• BEREITGESTELLTER TEXT:
Dramatisches Bild in Italien

Ein ähnliches Bild zeigt sich in Italien. Die Zahl der wirtschaftlich motivierten Selbsttötungen ist zwischen 2005 und 2010 um 52 Prozent gestiegen. Der Steuerzahlerbund Federcontribuenti beantragte mittlerweile bei der Staatsanwaltschaft in Rom, mindestens 18 Fälle von Selbsttötung seit Jahresanfang zu untersuchen. Stärkster Vorwurf: Die Technokratenregierung unter Mario Monti habe in den vergangenen Monaten nur neue Steuern und sonst nichts eingeführt. Die Steuerbehörden würden dabei nicht zwischen Steuerhinterziehern und jenen unterscheiden, die aus wirtschaftlichen Gründen in Zahlungsrückstand gerieten.

• DATENBLOCK:

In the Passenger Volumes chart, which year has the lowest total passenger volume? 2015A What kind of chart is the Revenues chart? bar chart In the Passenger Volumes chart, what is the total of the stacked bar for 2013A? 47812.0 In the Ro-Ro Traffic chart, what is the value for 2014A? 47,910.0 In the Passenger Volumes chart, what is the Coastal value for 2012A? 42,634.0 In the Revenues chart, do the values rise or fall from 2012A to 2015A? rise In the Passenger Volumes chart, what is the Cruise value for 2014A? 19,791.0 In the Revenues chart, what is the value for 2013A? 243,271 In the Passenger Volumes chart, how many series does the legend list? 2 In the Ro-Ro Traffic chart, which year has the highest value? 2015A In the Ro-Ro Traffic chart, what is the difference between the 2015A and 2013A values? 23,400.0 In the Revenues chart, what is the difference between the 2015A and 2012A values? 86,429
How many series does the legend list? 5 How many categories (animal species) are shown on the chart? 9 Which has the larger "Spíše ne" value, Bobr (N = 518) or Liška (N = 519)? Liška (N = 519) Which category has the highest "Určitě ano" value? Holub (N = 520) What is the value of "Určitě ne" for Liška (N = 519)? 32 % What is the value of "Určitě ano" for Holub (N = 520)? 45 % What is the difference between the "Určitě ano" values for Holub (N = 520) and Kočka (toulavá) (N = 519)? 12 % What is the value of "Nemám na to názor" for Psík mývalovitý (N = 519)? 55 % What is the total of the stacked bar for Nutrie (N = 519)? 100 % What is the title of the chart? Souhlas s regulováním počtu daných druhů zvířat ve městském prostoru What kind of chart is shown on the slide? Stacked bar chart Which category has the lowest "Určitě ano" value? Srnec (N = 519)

• AUFGABE A:
Beantworte bitte zum Text „Dramatisches Bild in Italien“ diese drei Fragen:
(i) Um wie viel Prozent stieg die Zahl der wirtschaftlich motivierten Selbsttötungen zwischen 2005 und 2010?
(ii) Bei welcher Behörde stellte der Steuerzahlerbund Federcontribuenti seinen Antrag?
(iii) Unter wem stand die Technokratenregierung?
• AUFGABE B:
Schreibe den Abschnitt aus dem Text „Dramatisches Bild in Italien“ von „Ein ähnliches Bild“ bis „in Zahlungsrückstand gerieten.“ neu, wobei „Steuerzahlerbund“ durch „Verband“ ersetzt wird.
• AUFGABE C:
Führe den Text „Dramatisches Bild in Italien“ nach seinem letzten Satz weiter.
Die Auflistung ist eigenständiges Material und gehört nicht zum Text.

• LÖSUNG A:
(i) Um 52 Prozent.
(ii) Bei der Staatsanwaltschaft in Rom.
(iii) Unter Mario Monti.

• LÖSUNG B:
Ein ähnliches Bild zeigt sich in Italien. Die Zahl der wirtschaftlich motivierten Selbsttötungen ist zwischen 2005 und 2010 um 52 Prozent gestiegen. Der Verband Federcontribuenti beantragte mittlerweile bei der Staatsanwaltschaft in Rom, mindestens 18 Fälle von Selbsttötung seit Jahresanfang zu untersuchen. Stärkster Vorwurf: Die Technokratenregierung unter Mario Monti habe in den vergangenen Monaten nur neue Steuern und sonst nichts eingeführt. Die Steuerbehörden würden dabei nicht zwischen Steuerhinterziehern und jenen unterscheiden, die aus wirtschaftlichen Gründen in Zahlungsrückstand gerieten.

• LÖSUNG C:
Wie in Griechenland wählen viele Italiener den öffentlichkeitswirksamen Freitod. Ein behinderter versuchte sich bei einem Besuch von Ministerpräsident Monti selbst zu verbrennen. Er hatte zuvor vergeblich um die Rückerstattung von Geldern für medizinische Behandlungen von den lokalen Gesundheitsbehörden gekämpft. In Bologna hatte sich ein 58-jähriger italienischer Bauarbeiter in seinem Auto angezündet, nachdem er mehrere Abschiedsbriefe hinterlassen hatte. Er stand wegen mutmaßlicher Steuerhinterziehung in Höhe von 104.000 Euro vor Gericht. Ein anderer Bauarbeiter zündete sich in Verona auf offener Straße an. Beide Männer überlebten trotz der schweren Verletzungen knapp. Eine 78-jährige Pensionistin sprang vom Balkon ihrer Wohnung. Die Sizilianerin hatte zuvor erfahren hatte, dass ihre Pension um 200 Euro gekürzt worden war.

Der Vorsitzende des griechischen Federcontribuenti, Carmelo Finocchiaro, spricht bereits von einem "sozialen Massaker", für das der Staat verantwortlich ist. Die Zahlen dürften ihm Recht geben: Die Einkommen der Griechen sind in den vergangenen drei Jahren um etwa ein Fünftel zurückgegangen, zugleich stieg die Arbeitslosigkeit auf den Rekordwert von 21 Prozent, bei den Jungen ist sogar jeder zweite ohne Job. Zehntausende Pensionisten müssen mit etwa 500 Euro auskommen. (APA/red, derStandard.at, 16.4.2012)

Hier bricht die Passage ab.